Joaquinita lloró un poco y después cambió de actitud. Prometió a Antonia seguir sus instrucciones.
El sábado por la mañana, Joaquinita y su padre tuvieron una larga y secreta conversación, en la que se convinieron los planes ulteriores.
Joaquinita dijo luego a Antonia que su padre permanecería en el pueblo hasta el lunes, después de Piñata. La vieja se mostró conforme.
El domingo de Piñata, Joaquinita, con el mayor secreto, abrió el postigo de la portada que daba al callejón del Zurdo. Entró su padre hasta una cocinilla que se utilizaba para lavar. Allí Joaquinita le entregó un lío de ropa, y volvió inmediatamente al piso superior.
Media hora después, Joaquinita, desde la galería de cristales que daba al corral, hizo una seña a su padre, que aguardaba oculto bajo la gavillera. Inmediatamente el hombre salió a la calle por la portada con un lío de ropa bien envuelto bajo el brazo… Pronto se perdió entre las máscaras, camino del derruido cuartillejo de junto a los paseos del cementerio.
La súbita enfermedad de doña Carmen dio a Joaquinita y a su padre la esperanza de una muerte inmediata. Pero aquella noche, cuando don Gonzalo el médico, ante don Onofre, el padre de Joaquinita y ésta, declaró que la enfermedad había hecho crisis, una mirada de inteligencia se cruzó entre padre e hija.

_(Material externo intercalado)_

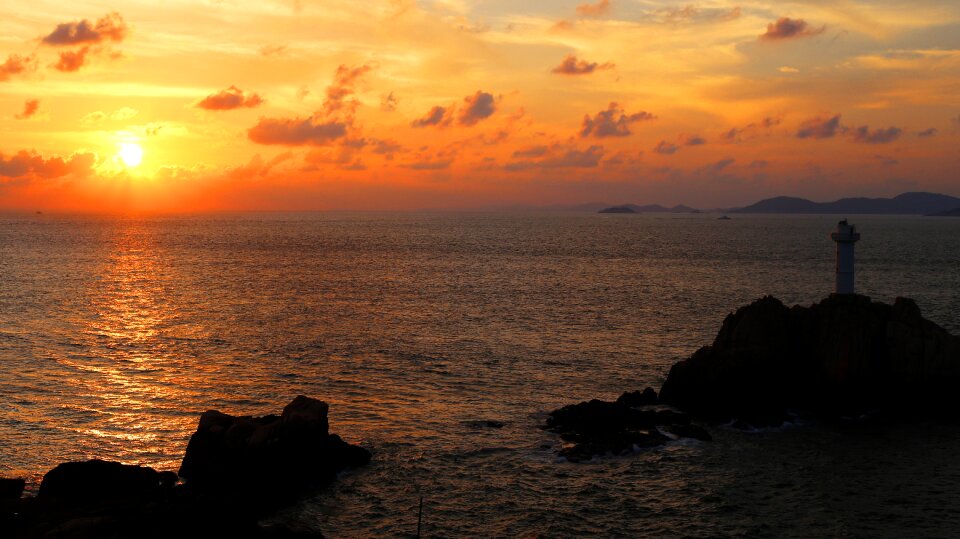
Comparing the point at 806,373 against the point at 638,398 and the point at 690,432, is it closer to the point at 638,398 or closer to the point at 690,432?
the point at 638,398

Sin que mediasen palabras, y mientras don Onofre cenaba, Joaquinita pasó a la alcoba de doña Carmen. La habitación estaba iluminada solamente por una luz de mariposa en aceite. La señora dormía casi boca abajo, según su costumbre. Joaquinita se aproximó a la cama. La volvió con cuidado un poco más hasta dejarla completamente boca abajo y entonces, desconfiando de sus fuerzas, apagó la mariposa, se subió en la cama y se sentó sobre la cabeza de doña Carmen, apoyándose con los talones en el cuerpo de la víctima para hacer mayor fuerza. Así permaneció largo rato, hasta notar que el cuerpo de doña Carmen no rebullía. Entonces, bajó de sobre su ama, encendió de nuevo la mariposa, colocó el cuerpo de doña Carmen en la postura que le era habitual, le cerró la boca y los ojos y, con pasos muy suaves, salió de la alcoba por la puerta que daba a la galería de cristales.